[Start of section]
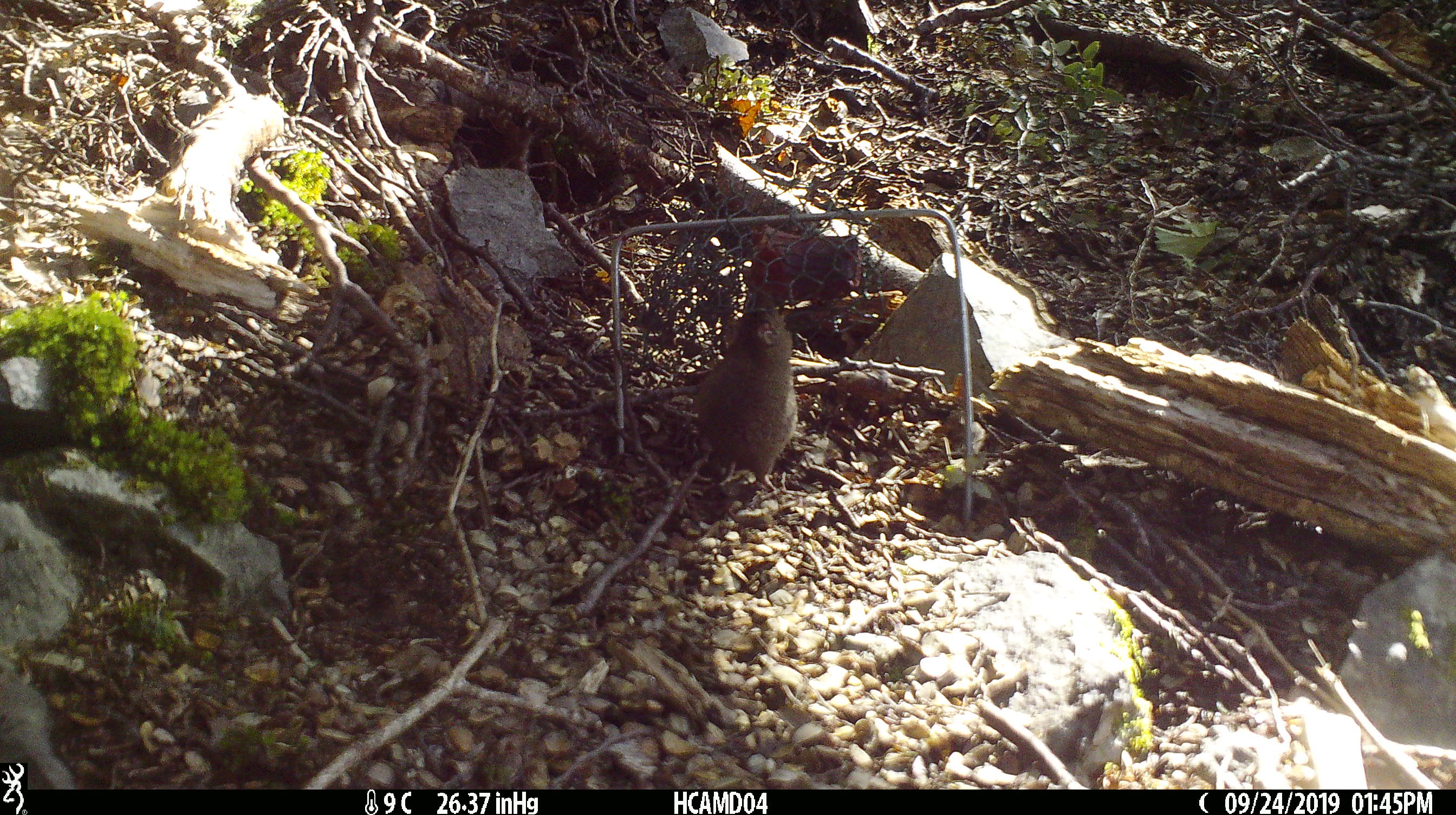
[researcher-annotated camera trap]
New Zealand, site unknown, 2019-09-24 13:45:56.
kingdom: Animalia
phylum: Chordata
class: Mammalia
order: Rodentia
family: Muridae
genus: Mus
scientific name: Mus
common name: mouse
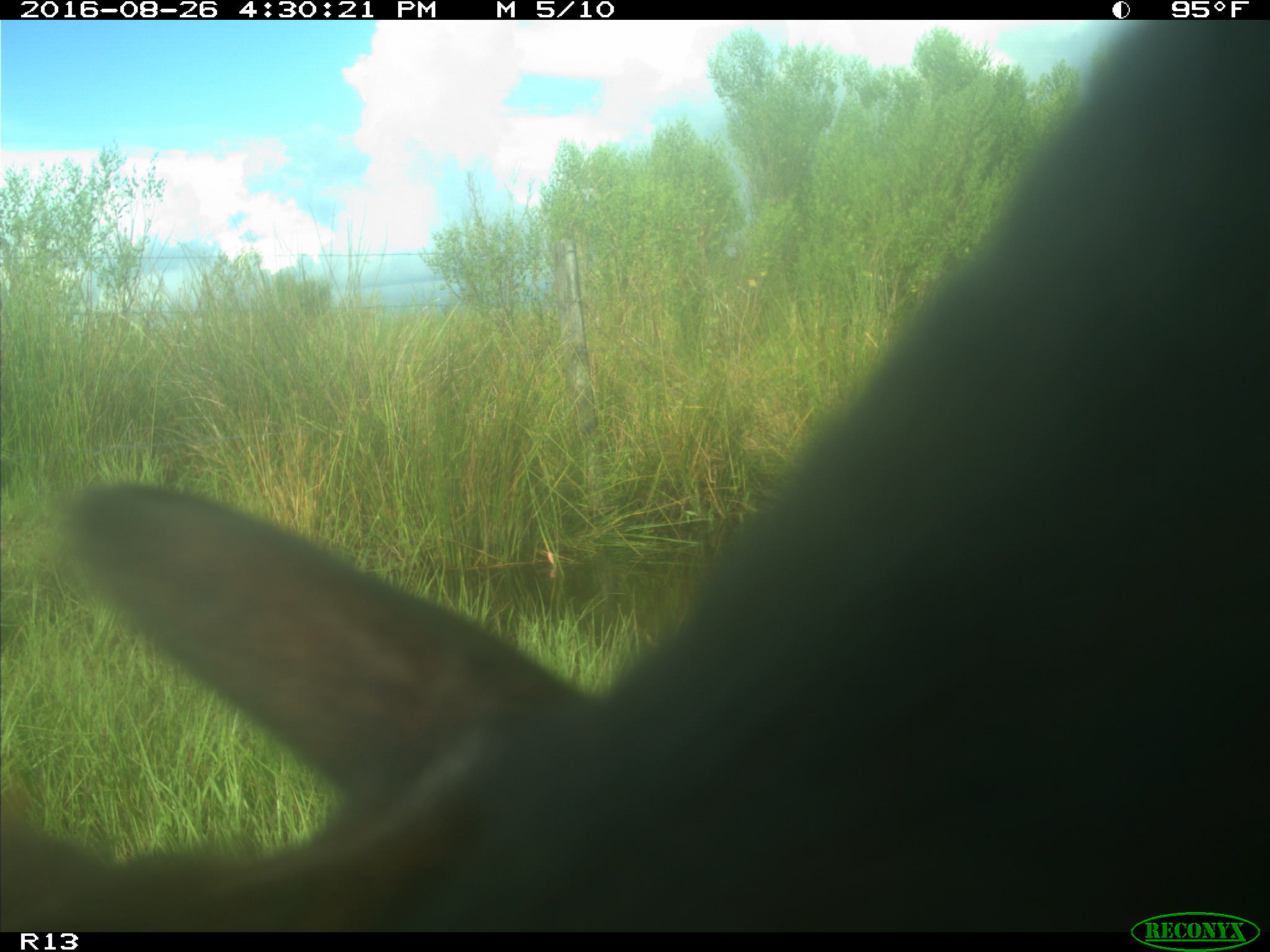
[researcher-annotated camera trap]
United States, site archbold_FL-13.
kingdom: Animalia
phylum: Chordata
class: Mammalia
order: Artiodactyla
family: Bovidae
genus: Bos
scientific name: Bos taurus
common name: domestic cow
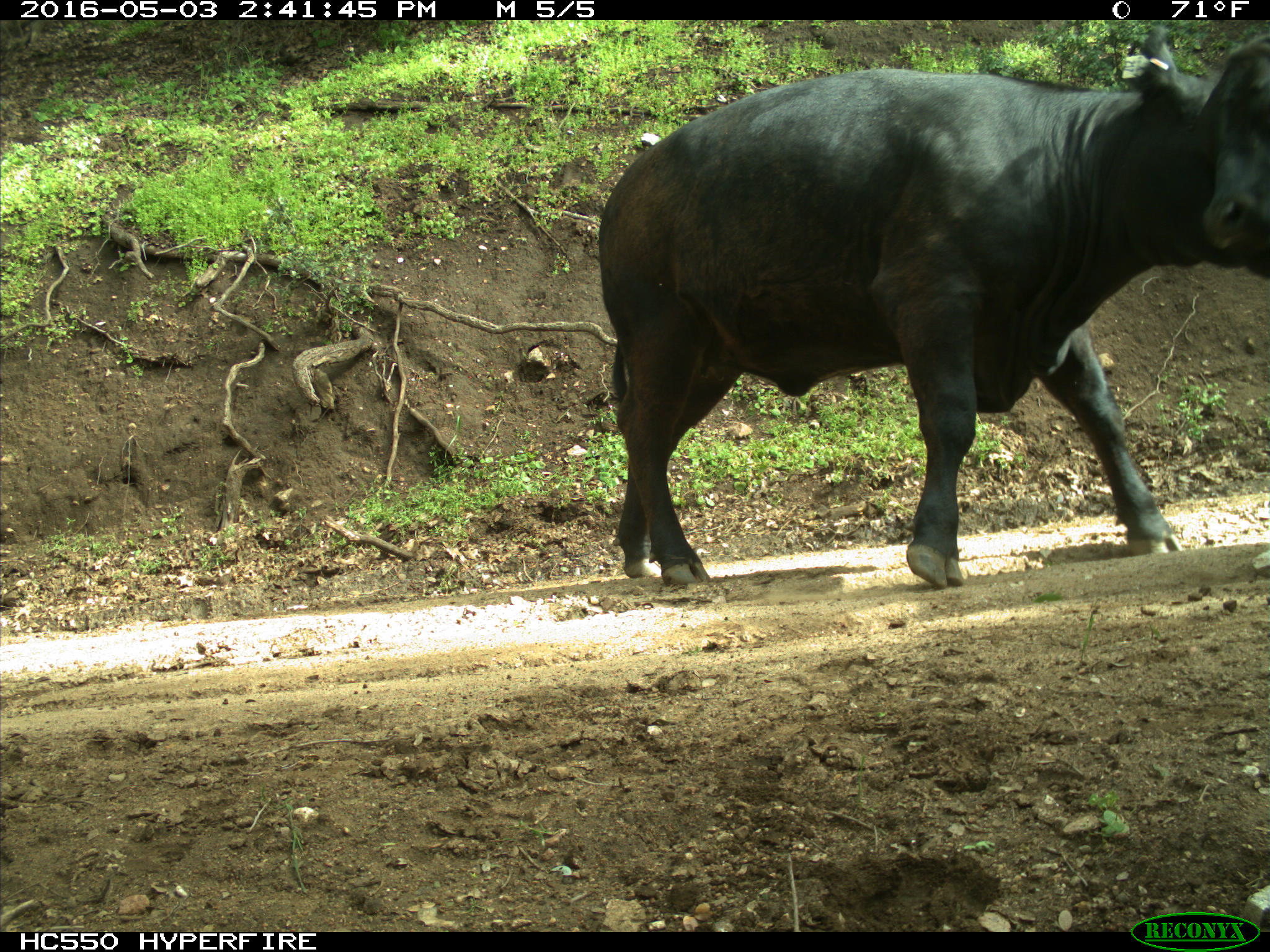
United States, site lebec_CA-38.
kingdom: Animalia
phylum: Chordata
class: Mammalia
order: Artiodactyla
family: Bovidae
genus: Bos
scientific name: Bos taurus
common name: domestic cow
[End of section]
Among the lines above, find those with the string "United" and copy them.

United States, site archbold_FL-13.
United States, site lebec_CA-38.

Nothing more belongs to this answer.